# Advice about snack sticks...



## thadoc (Nov 27, 2009)

I am going to smoke some venison/pork snack sticks this weekend, I have been reading here that most people give the sticks a ice cold water bath after taking out of the smoker to drop the temp. I am curious if that is entirely necessary? I have done three different batches in the past and two of the batches the casings seperated from the meat and wrinkled up, the sticks did not snap at all. Could the water bath be the reason for this happening! I don't want to make the same mistake, this is the venison from this years hunt! Any help or suggestions would be great! Thanks.


----------



## ronp (Nov 27, 2009)

That may be the problem. I haven't made them, maybe someone will chime in soon for you.

Good luck!


----------



## salmonclubber (Nov 27, 2009)

When i do snack stix i start them at a smoker temp of 120 for 1 hour then i add a pan of chips and smoke for an hour then i bump the temp up to 140 for an hour then up to 160 for an hour then up to 175 until the stix reach a temp of 152 i then pull out of the smoker and do not have any trouble with the casings i do not give the stix a cold water bath
it sounds like you are cooking your stix at to high a temp and the fat is melting out causing the loose casing a cold water bath will not help tighten the casing


----------



## desertlites (Nov 27, 2009)

I'm in the middle of doing 30#s and I do very much like salmonclubber and don't do the ice bath.It does sound like your doing at a hi temp. throughout.start low and up your temps every hr.


----------



## meat hunter (Nov 27, 2009)

I agree, it sounds like your temps are too high, cooking the fat out of them. Also, if you do the cold water bath, don't let them sit in cold water, instead, cool them down in a cold shower, otherwise you are just soaking them. Its not needed, some do, some don't. Are you letting them hang for a couple hours afterward to dry and bloom? What temps are you smoking them at?


----------



## thadoc (Nov 27, 2009)

I want to thank all of you for your input and advice! I was not letting them sit after smoking, I would just bring them into the house and let them air dry on racks until they were at room temp. Probably should have waited a little longer for them to bloom. The other problem was when I did them the last few times I had to do them in my offset smoker with charcoal and woodchips. I was still learning how to use the offset and had a real hard time keeping the temp low, it was all over the board let alone I tried to put 10# of sticks on there and ended up putting some of them right over the end where the smoke box was. Needless to say that it cooked the hell out of the ones on that side cause that is clearly the hottest part of the smoker! I will be doing these sticks in the new vertical smoke house I built so, it should have much better results since I am able to hold as low as 120 degrees steady. I also just got my Smoke Daddy today and will be installing that this evening so I can use it for the sticks! 

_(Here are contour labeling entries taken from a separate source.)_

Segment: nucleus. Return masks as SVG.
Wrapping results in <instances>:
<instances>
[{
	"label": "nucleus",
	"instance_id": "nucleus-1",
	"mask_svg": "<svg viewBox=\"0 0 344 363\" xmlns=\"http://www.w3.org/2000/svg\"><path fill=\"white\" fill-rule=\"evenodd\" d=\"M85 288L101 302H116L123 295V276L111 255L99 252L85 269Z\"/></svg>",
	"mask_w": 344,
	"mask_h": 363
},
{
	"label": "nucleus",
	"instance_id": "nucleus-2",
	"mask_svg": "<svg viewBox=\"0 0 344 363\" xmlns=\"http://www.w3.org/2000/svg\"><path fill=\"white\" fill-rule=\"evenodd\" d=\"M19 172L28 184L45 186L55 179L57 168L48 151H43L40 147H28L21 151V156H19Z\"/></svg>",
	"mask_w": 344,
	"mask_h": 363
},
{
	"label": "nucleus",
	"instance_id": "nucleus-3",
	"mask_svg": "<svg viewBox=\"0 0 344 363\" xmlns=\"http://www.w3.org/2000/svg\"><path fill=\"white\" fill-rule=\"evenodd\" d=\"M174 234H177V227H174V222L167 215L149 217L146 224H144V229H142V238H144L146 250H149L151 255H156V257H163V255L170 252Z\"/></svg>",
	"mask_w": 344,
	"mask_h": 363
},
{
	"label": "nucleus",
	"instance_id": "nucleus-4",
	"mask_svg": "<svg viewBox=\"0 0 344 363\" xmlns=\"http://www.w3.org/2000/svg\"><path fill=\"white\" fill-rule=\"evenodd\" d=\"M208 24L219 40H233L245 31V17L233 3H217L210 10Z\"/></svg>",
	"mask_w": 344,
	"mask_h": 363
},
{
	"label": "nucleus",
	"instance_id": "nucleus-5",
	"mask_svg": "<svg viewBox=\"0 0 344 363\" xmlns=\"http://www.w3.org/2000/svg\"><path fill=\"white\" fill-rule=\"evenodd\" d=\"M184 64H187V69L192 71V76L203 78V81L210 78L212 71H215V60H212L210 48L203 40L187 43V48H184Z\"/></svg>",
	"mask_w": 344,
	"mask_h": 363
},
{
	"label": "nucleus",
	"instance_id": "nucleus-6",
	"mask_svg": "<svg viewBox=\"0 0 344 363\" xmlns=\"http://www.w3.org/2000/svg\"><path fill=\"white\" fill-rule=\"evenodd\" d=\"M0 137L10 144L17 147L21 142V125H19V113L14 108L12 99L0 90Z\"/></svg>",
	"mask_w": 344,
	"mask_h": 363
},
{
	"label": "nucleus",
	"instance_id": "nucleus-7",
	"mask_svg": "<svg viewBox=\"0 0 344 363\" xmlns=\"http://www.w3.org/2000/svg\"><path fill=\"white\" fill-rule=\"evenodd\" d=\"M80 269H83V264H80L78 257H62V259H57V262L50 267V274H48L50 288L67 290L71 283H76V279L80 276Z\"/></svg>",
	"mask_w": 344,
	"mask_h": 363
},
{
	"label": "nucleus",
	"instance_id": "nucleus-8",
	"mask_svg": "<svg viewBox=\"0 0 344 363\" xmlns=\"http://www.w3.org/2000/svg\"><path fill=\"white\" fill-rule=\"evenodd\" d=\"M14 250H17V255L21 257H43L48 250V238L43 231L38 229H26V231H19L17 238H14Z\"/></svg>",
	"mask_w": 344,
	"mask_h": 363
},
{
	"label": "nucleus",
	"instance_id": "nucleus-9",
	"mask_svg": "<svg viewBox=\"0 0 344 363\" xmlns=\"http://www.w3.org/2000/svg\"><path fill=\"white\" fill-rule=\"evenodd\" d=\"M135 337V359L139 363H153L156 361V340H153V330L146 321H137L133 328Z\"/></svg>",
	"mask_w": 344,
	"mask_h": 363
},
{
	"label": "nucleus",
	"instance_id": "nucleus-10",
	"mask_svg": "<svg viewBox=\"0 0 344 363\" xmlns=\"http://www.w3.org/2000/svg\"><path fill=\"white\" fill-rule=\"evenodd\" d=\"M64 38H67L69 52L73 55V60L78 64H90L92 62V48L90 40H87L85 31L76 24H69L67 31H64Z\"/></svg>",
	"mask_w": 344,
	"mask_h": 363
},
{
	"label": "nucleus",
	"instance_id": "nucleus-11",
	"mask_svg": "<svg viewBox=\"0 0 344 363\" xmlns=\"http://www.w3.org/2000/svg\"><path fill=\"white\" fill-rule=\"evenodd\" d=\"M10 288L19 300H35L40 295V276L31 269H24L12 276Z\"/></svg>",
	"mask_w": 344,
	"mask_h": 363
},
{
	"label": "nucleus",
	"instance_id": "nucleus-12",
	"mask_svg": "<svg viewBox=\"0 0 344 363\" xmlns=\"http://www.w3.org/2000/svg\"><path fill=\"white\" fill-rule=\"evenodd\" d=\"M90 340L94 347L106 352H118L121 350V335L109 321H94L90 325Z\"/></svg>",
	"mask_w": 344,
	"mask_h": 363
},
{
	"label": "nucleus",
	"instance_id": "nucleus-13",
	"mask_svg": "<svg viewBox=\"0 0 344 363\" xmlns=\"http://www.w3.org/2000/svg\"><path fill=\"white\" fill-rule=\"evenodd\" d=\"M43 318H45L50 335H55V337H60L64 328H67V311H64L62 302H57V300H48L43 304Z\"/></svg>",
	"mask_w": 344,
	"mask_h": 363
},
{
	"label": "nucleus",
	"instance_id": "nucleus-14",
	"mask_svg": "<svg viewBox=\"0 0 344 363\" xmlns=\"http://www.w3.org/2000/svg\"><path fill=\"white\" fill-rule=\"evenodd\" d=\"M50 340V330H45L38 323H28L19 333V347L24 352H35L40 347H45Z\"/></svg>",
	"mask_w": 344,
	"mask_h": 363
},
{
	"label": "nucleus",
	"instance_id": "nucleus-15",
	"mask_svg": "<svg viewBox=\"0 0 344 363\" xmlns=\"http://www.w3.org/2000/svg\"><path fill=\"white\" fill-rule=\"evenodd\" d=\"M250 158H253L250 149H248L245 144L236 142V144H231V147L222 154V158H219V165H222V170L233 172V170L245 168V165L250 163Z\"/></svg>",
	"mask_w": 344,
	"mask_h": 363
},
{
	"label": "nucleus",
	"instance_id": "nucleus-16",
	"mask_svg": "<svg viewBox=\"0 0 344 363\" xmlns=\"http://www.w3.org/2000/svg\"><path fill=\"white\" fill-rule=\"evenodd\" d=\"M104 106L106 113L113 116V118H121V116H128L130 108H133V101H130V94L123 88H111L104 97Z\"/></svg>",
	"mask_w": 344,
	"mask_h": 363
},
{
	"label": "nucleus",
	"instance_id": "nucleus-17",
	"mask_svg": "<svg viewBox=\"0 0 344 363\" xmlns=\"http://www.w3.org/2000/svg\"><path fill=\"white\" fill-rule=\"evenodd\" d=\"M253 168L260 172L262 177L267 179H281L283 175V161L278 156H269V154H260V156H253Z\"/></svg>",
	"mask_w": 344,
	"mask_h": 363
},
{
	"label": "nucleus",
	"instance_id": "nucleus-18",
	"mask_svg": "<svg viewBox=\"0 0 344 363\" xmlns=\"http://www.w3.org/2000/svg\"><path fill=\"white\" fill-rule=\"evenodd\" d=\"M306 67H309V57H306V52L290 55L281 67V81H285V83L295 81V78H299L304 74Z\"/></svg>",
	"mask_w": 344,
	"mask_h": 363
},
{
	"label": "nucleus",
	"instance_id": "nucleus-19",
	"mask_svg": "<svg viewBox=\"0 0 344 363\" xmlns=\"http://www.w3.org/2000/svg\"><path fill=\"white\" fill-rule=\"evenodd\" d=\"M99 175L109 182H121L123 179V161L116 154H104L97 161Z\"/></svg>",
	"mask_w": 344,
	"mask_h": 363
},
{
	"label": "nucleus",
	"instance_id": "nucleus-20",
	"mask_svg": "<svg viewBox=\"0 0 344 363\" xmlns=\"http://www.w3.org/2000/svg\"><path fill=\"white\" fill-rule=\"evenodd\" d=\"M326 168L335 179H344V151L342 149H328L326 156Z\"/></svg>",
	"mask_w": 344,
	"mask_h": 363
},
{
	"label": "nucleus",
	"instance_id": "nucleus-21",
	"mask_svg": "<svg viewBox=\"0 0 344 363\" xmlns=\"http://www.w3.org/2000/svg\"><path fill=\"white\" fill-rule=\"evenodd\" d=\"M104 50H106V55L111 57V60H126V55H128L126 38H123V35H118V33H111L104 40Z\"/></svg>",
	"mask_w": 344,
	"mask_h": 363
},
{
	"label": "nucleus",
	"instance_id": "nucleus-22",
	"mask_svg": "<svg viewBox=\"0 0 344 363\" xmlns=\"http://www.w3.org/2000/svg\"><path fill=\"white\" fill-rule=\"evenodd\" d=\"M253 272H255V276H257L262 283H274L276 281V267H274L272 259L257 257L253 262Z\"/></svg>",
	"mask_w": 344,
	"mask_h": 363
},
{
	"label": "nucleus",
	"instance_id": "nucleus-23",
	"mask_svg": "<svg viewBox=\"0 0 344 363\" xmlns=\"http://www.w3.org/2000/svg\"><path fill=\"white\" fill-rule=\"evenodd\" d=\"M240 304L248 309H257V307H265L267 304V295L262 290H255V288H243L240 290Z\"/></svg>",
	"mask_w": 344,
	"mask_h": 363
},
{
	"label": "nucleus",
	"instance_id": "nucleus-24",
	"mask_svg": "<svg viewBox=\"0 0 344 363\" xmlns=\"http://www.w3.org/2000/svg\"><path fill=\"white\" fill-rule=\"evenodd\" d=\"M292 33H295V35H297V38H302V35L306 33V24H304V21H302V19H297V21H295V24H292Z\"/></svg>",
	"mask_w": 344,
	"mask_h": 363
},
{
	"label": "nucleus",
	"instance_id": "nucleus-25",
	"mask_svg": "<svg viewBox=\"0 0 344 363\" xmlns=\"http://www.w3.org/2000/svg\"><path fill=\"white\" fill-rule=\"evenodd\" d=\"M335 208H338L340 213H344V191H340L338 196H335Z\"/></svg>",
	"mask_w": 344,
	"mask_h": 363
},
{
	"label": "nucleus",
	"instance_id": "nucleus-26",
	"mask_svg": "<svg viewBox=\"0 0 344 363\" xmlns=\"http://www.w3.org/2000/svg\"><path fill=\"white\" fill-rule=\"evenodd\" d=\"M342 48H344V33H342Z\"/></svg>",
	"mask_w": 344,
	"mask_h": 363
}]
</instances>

Just a quick question for all of you that have the Smoke Daddy, did your come with the grate inside the tube just above the bottom cap? Mine did not and was wondering if it is suppose to have it in there! Thanks, will post some pics once I get em' fired up and smoking!


----------



## jimr (Nov 27, 2009)

I'm not sure if I read this info here or at another site but I seem to remember someone saying that if you let your snack sticks rest overnight in the refrigerator after they are stuffed, the casing will knit to the meat and not separate.  Is this someone else has read or is this just my imagination


----------



## marknb (Nov 30, 2009)

Your smoke daddy should have a grate at the bottom!


----------



## meandmytwodogs (Nov 30, 2009)

I just made my first batch of snack sticks and I did not do an ice bath. I used natural sheep casings and just set them on the counter to cool after smoking. Friends said these were my best deer treats yet. For the pork I used trimmings and end pieces from a loin that became canadian bacon and a little bit more of some ground pork from the market. Can't wait to do some more!

Good luck whatever you try!

Dave


----------



## jerseyhunter (Dec 1, 2009)

I just stuff and smoke, I never go over 170* and pull at 154. never did a water bath on snack siticks, maybe I'll give it a try and see what happens.


----------



## hounds51 (Dec 1, 2009)

I agree with Jersyhunter, I do the same with no water bath. I use Leggs snack stick seasoning with 3 Tbs of brown sugar and 3 Tbs of liquid smoke with mix. Most people who tried mine say they taste like mini Lebanon Belonga. That is a compliment round here since I'am in the middle of Lebanon Belonga country.
If anyone is interested in trying Leggs here is a web site to get the spices. These people have really reasonable prices, and they do not overcharge on shipping, in fact you will probally get a refund with your order. Thy them there good people.
http://www.columbiaspice.com/116snackstick.html

Also thier main web site.

http://www.columbiaspice.com/


----------



## 93viking (Jun 14, 2010)

Hounds51...did you add 3 Tbs of brown sugar and liquid smoke for 25lbs?  Anything else you can recommend from Leggs?


Hounds51 said:


> I agree with Jersyhunter, I do the same with no water bath. I use Leggs snack stick seasoning with 3 Tbs of brown sugar and 3 Tbs of liquid smoke with mix. Most people who tried mine say they taste like mini Lebanon Belonga. That is a compliment round here since I'am in the middle of Lebanon Belonga country.
> If anyone is interested in trying Leggs here is a web site to get the spices. These people have really reasonable prices, and they do not overcharge on shipping, in fact you will probally get a refund with your order. Thy them there good people.
> http://www.columbiaspice.com/116snackstick.html
> 
> ...


----------



## kniggit (Jun 19, 2010)

We're getting ready to start our second try at snack sticks using the Hi-Mountain kit. The first try turned out like snack sticks but were inedible because they were incredibly, incredibly salty. LOML is an expert cook and said that she mixed the ingredients as directed, could the lack of letting them "bloom" be the cause of that or was it just bad execution on our part?


----------



## mballi3011 (Jun 19, 2010)

Now I have only made them a couple of times and they have gotten better the last 2 times and I mixed up all the ingredient and let them sit in the refrig over night and then stuffed them into some collagen casings. Then I smoked them starting out at about 85° and moved it up by 10 degrees each hour till I hit 165°-170° and the sticks got to 152° internal temp and then I put them into the refrig over night to let the flavors mingle with each other. Now I ate a handful (2-3lbs) and sent the rest to Iraq to our son and his buddies. I would say that they tasted good and pretty hot but the boys in the Army  just loved them.


----------